TASK DESCRIPTION. An exact copy of every record below is needed, with the pictures left out.

RECORDED INFORMATION.
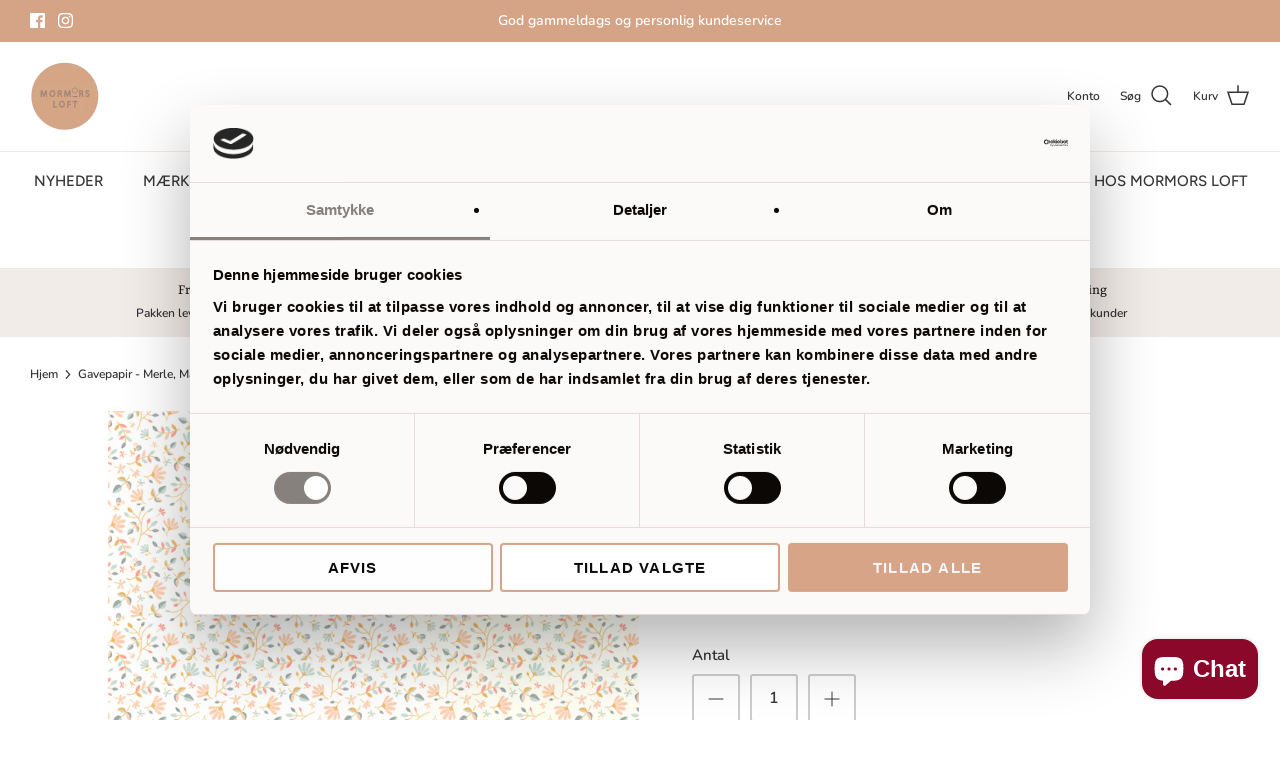

--- FILE ---
content_type: text/css
request_url: https://mormorsloft.dk/cdn/shop/t/7/assets/boost-sd-custom.css?v=1770105130762
body_size: -524
content:
.boost-sd__header-description.boost-sd__header-description--as-main-4{max-width:800px;text-align:center;margin-left:auto;margin-right:auto}.boost-sd__product-price,.boost-sd__product-title,.boost-sd__product-vendor{line-height:1.3em}.boost-sd__sorting-button{font-weight:600}.boost-sd__filter-option-item-label{text-transform:capitalize}.fully-spaced-row--medium{margin-top:10px}.boost-sd__product-image-img--main{object-fit:contain}.boost-sd__product-image-img{background:transparent}.product-label-container{z-index:2}.product-label--new-in span{text-align:center}
/*# sourceMappingURL=/cdn/shop/t/7/assets/boost-sd-custom.css.map?v=1770105130762 */


--- FILE ---
content_type: text/javascript
request_url: https://mormorsloft.dk/cdn/shop/t/7/assets/boost-sd-custom.js?v=1770105130762
body_size: 321
content:
const customize={moveHeaderDescription:componentRegistry=>{componentRegistry.useComponentPlugin("HeaderDescription",{name:"Move Collection Description Below Product List",apply:()=>{let hasUpdated=!1;return{afterInit(element){const descriptionElement=element.getRootElm();if(descriptionElement&&!hasUpdated){let desc=descriptionElement.innerHTML.split("###split###");if(hasUpdated=!0,console.log(desc),descriptionElement.innerHTML=desc[0],desc[1]){const secondPartElement=document.createElement("div");secondPartElement.className="boost-sd__header-description",secondPartElement.innerHTML=desc[1];const productListContainerElement=document.querySelector(".boost-sd-layout.boost-sd-layout--has-filter-vertical");productListContainerElement&&secondPartElement&&productListContainerElement.insertAdjacentElement("afterend",secondPartElement)}}}}}})},updateProductItemGrid:componentRegistry=>{componentRegistry.useComponentPlugin("ProductItem",{name:"Add extra information",enabled:!0,apply:()=>({props:props=>(console.log(props),props),afterRender(element){try{let isNew2=function(productData2){var t2=new Date().getTime(),t1=new Date(productData2.published_at).getTime(),days=Math.floor((t2-t1)/(24*3600*1e3));return days<=15};var isNew=isNew2;let productData=element.getParams().props.product,productId=productData.id;productData?.split_product&&(productId=productData.variant_id);let productItem=document.querySelector('[data-product-id="'+productId+'"]');productItem&&isNew2(productData)&&productItem.querySelector(".boost-sd__product-image").insertAdjacentHTML("afterbegin",'<div class="product-label-container"><span class="product-label product-label--new-in"><span>Nyhed</span></span></div>')}catch(e){console.error(e)}}})})}};window.__BoostCustomization__=(window.__BoostCustomization__??[]).concat([customize.moveHeaderDescription,customize.updateProductItemGrid]),window.__BoostCustomization__=(window.__BoostCustomization__??[]).concat([componentRegistry=>{componentRegistry.useModulePlugin("CartAPI",{name:"Integrate theme cart",apply(builder){builder.on("methodFulfilled","addToCart",async payload=>{document.documentElement.dispatchEvent(new CustomEvent("theme:cartchanged",{bubbles:!0,cancelable:!1,detail:{openDrawer:!0}}))})}})}]),boostSDAppConfig.translation.productItem.atcFailedToCartBtnLabel="Ikke flere p\xE5 lager";
//# sourceMappingURL=/cdn/shop/t/7/assets/boost-sd-custom.js.map?v=1770105130762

OUTPUT FOR THIS EXERCISE.
--- FILE ---
content_type: text/css
request_url: https://mormorsloft.dk/cdn/shop/t/7/assets/boost-sd-custom.css?v=1770105130762
body_size: -524
content:
.boost-sd__header-description.boost-sd__header-description--as-main-4{max-width:800px;text-align:center;margin-left:auto;margin-right:auto}.boost-sd__product-price,.boost-sd__product-title,.boost-sd__product-vendor{line-height:1.3em}.boost-sd__sorting-button{font-weight:600}.boost-sd__filter-option-item-label{text-transform:capitalize}.fully-spaced-row--medium{margin-top:10px}.boost-sd__product-image-img--main{object-fit:contain}.boost-sd__product-image-img{background:transparent}.product-label-container{z-index:2}.product-label--new-in span{text-align:center}
/*# sourceMappingURL=/cdn/shop/t/7/assets/boost-sd-custom.css.map?v=1770105130762 */


--- FILE ---
content_type: text/javascript
request_url: https://mormorsloft.dk/cdn/shop/t/7/assets/boost-sd-custom.js?v=1770105130762
body_size: 321
content:
const customize={moveHeaderDescription:componentRegistry=>{componentRegistry.useComponentPlugin("HeaderDescription",{name:"Move Collection Description Below Product List",apply:()=>{let hasUpdated=!1;return{afterInit(element){const descriptionElement=element.getRootElm();if(descriptionElement&&!hasUpdated){let desc=descriptionElement.innerHTML.split("###split###");if(hasUpdated=!0,console.log(desc),descriptionElement.innerHTML=desc[0],desc[1]){const secondPartElement=document.createElement("div");secondPartElement.className="boost-sd__header-description",secondPartElement.innerHTML=desc[1];const productListContainerElement=document.querySelector(".boost-sd-layout.boost-sd-layout--has-filter-vertical");productListContainerElement&&secondPartElement&&productListContainerElement.insertAdjacentElement("afterend",secondPartElement)}}}}}})},updateProductItemGrid:componentRegistry=>{componentRegistry.useComponentPlugin("ProductItem",{name:"Add extra information",enabled:!0,apply:()=>({props:props=>(console.log(props),props),afterRender(element){try{let isNew2=function(productData2){var t2=new Date().getTime(),t1=new Date(productData2.published_at).getTime(),days=Math.floor((t2-t1)/(24*3600*1e3));return days<=15};var isNew=isNew2;let productData=element.getParams().props.product,productId=productData.id;productData?.split_product&&(productId=productData.variant_id);let productItem=document.querySelector('[data-product-id="'+productId+'"]');productItem&&isNew2(productData)&&productItem.querySelector(".boost-sd__product-image").insertAdjacentHTML("afterbegin",'<div class="product-label-container"><span class="product-label product-label--new-in"><span>Nyhed</span></span></div>')}catch(e){console.error(e)}}})})}};window.__BoostCustomization__=(window.__BoostCustomization__??[]).concat([customize.moveHeaderDescription,customize.updateProductItemGrid]),window.__BoostCustomization__=(window.__BoostCustomization__??[]).concat([componentRegistry=>{componentRegistry.useModulePlugin("CartAPI",{name:"Integrate theme cart",apply(builder){builder.on("methodFulfilled","addToCart",async payload=>{document.documentElement.dispatchEvent(new CustomEvent("theme:cartchanged",{bubbles:!0,cancelable:!1,detail:{openDrawer:!0}}))})}})}]),boostSDAppConfig.translation.productItem.atcFailedToCartBtnLabel="Ikke flere p\xE5 lager";
//# sourceMappingURL=/cdn/shop/t/7/assets/boost-sd-custom.js.map?v=1770105130762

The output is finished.